Pro supports up to 14 reference images for multi-image composition and up to 5 human reference images for character/identity consistency.

Batch Generation (for slides)

When generating multiple images (e.g. one per slide), loop sequentially and save with numbered filenames:

import os, time
from google import genai
from google.genai import types

client = genai.Client(api_key=os.environ["GEMINI_API_KEY"])

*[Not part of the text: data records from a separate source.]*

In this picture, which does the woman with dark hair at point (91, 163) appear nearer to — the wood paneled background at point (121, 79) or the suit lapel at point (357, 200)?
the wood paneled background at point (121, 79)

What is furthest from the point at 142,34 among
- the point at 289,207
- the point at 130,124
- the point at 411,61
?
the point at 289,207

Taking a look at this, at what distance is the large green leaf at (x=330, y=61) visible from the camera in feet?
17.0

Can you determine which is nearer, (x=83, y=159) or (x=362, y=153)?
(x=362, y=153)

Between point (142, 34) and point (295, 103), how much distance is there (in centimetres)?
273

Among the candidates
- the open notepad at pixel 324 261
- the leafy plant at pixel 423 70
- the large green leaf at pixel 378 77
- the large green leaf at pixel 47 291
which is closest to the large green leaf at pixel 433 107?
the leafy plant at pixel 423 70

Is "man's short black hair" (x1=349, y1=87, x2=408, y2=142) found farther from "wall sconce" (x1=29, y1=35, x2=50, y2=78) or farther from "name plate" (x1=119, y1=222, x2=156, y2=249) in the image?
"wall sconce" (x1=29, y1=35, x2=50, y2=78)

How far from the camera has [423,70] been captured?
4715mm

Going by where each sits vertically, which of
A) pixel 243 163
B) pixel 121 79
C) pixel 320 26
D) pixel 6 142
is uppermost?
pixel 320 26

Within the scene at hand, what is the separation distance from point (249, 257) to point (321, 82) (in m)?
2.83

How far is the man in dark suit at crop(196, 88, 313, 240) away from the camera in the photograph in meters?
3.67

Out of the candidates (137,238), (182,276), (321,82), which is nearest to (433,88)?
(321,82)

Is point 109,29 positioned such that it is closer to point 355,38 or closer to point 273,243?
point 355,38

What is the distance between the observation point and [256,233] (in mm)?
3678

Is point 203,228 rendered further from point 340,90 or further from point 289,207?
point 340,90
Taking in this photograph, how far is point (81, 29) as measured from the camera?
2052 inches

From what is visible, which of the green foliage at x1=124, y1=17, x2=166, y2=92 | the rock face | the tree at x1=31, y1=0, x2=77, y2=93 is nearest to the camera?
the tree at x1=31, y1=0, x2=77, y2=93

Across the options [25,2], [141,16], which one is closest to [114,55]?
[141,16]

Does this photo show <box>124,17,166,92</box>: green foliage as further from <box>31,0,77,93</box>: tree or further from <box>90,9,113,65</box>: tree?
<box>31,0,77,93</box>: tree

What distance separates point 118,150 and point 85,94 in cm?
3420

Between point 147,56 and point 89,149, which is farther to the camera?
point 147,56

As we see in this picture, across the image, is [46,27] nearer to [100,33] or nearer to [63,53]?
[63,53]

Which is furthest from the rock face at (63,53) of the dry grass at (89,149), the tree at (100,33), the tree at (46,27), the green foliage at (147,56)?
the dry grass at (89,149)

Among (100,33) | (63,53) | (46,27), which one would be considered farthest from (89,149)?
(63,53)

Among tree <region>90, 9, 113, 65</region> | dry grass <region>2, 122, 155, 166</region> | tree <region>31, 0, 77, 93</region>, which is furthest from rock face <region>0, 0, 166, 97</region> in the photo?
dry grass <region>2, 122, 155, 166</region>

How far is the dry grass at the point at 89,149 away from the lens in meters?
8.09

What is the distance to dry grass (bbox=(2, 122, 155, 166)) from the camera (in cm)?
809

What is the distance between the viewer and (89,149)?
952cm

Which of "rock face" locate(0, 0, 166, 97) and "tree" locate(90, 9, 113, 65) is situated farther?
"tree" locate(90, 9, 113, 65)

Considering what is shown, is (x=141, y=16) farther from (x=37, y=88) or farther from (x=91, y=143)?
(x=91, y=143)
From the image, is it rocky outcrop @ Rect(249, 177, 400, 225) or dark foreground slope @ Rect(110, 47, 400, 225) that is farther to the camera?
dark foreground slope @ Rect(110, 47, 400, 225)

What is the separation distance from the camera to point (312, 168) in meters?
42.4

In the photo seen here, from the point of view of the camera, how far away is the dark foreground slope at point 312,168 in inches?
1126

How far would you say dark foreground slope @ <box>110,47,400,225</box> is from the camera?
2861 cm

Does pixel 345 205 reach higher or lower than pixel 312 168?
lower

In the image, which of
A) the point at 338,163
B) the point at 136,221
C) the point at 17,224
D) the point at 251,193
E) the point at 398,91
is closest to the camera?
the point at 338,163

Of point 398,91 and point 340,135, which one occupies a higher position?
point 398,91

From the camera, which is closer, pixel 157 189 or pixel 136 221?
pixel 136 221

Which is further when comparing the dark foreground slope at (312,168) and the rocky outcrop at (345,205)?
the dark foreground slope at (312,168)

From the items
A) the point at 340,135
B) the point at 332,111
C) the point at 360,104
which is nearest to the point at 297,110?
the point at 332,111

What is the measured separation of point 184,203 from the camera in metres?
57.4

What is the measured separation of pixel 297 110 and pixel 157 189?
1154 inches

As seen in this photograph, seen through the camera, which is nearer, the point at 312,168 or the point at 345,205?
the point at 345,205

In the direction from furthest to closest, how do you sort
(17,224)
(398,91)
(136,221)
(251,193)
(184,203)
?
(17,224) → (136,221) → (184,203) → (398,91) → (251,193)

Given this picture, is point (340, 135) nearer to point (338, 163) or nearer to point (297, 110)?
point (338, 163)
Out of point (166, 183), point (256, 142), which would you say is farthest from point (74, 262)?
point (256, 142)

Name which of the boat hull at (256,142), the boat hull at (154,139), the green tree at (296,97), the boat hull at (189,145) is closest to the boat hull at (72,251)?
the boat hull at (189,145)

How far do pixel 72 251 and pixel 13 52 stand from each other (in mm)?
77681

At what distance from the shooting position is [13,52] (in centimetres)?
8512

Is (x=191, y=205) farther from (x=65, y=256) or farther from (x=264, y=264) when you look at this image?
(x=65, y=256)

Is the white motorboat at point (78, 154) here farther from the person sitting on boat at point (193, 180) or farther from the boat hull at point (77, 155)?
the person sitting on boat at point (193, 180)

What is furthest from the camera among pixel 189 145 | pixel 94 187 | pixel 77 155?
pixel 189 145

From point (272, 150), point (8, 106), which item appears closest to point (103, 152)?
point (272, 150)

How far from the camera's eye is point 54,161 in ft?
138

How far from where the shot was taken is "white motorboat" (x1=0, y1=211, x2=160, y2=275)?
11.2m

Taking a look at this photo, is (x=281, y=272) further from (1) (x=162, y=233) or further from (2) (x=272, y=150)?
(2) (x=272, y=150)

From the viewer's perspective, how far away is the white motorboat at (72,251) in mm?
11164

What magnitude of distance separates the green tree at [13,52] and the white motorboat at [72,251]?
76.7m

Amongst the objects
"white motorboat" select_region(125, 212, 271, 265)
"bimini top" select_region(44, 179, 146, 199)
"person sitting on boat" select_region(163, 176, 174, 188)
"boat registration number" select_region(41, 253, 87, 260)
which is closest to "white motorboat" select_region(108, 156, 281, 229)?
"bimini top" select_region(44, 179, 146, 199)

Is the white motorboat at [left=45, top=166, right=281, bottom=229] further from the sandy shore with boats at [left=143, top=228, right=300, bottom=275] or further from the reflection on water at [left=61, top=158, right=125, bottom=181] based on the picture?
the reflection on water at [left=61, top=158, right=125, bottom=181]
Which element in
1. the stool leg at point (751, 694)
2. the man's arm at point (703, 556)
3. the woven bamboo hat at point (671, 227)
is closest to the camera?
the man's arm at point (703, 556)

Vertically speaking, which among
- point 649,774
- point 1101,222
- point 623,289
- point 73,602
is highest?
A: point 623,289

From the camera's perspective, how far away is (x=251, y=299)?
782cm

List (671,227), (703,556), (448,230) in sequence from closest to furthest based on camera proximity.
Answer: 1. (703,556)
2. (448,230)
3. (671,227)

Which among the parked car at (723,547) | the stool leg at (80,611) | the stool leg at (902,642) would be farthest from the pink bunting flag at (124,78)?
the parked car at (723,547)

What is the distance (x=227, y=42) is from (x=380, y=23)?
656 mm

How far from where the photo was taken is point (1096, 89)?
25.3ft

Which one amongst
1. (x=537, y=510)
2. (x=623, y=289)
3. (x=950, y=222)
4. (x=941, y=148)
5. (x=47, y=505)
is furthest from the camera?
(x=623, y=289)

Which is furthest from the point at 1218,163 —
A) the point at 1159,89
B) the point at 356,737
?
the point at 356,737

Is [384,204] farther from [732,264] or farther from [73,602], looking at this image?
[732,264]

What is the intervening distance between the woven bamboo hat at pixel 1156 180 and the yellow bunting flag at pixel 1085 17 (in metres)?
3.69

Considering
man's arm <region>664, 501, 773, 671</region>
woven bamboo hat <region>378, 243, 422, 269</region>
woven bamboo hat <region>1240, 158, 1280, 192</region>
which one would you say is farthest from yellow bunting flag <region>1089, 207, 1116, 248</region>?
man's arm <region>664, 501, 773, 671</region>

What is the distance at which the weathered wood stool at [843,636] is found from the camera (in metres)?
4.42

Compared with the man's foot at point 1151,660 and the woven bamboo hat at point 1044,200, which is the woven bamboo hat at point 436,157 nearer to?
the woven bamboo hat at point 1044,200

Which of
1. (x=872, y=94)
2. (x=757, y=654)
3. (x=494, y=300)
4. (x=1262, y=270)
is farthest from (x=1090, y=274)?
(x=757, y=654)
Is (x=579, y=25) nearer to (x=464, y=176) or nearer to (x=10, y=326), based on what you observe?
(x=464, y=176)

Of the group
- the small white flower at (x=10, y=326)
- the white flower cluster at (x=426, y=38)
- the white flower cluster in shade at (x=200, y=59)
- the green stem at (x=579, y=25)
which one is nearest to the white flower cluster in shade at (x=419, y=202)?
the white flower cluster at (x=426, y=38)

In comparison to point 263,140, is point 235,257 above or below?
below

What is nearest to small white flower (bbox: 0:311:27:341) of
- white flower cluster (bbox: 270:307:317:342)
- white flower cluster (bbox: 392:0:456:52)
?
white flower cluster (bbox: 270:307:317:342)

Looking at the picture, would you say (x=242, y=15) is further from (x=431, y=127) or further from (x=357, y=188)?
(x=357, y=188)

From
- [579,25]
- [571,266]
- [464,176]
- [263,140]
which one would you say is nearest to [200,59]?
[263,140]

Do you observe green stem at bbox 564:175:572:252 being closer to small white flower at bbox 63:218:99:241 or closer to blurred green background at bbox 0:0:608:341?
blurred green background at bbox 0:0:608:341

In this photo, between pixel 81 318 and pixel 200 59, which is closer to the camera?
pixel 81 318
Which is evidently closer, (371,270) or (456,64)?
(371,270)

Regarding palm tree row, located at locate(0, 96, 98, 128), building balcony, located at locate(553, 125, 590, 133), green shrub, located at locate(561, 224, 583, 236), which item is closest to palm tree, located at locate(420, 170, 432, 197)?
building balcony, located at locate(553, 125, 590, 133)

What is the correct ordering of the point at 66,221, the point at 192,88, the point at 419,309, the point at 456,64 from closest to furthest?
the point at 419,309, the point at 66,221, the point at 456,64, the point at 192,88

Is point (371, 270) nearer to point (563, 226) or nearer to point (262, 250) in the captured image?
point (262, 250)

prompts = [...]  # list of prompt strings

for i, prompt in enumerate(prompts, 1):
    response = client.models.generate_content(
        model="gemini-3-pro-image-preview",
        contents=prompt,
        config=types.GenerateContentConfig(
            response_modalities=["TEXT", "IMAGE"],
            image_config=types.ImageConfig(aspect_ratio="16:9"),
        ),
    )
    for part in response.candidates[0].content.parts:
        if part.inline_data is not None:
            with open(f"slide_{i}.png", "wb") as f:
                f.write(part.inline_data.data)
            break
    time.sleep(1)  # rate limit courtesy

Error Handling

  • Safety filter block: The model may refuse prompts it deems unsafe. Adjust the prompt to be less ambiguous (remove violent/adult/medical imagery language) and retry.
  • Empty response: If
    response.candidates
    is empty or has no image parts, the prompt may be too vague. Add concrete scene details and retry.
  • Rate limit (429): Back off with exponential delay. Default:
    time.sleep(2 ** attempt)
    .
  • Timeout: Set a reasonable timeout; Pro model may take 10–30s for complex prompts.

Prompt Best Practices

  • Structure: scene → subject → style → composition → constraints
  • Always specify art style: "flat vector illustration", "watercolor painting", "3D render", "photorealistic photograph"
  • Include lighting and mood: "soft diffused lighting", "dramatic rim light", "golden hour"
  • For text in images: quote exact text, specify font style and placement
  • For slide illustrations: add "negative space on [side]" to leave room for text overlay
  • Use English prompts even for non-English content (better generation quality)
  • Keep prompts under 500 words; be specific but not verbose

Style Consistency for Multi-Image Sets

When generating a series (e.g. slide deck), prepend a style prefix to every prompt:

Style prefix: "flat vector illustration, soft pastel color palette, clean lines, minimal detail, 16:9 widescreen"

Slide 1 prompt: "{style_prefix}, a wide establishing shot of a modern office building at sunrise"
Slide 2 prompt: "{style_prefix}, a close-up of hands typing on a laptop keyboard"

This ensures visual coherence across all generated images.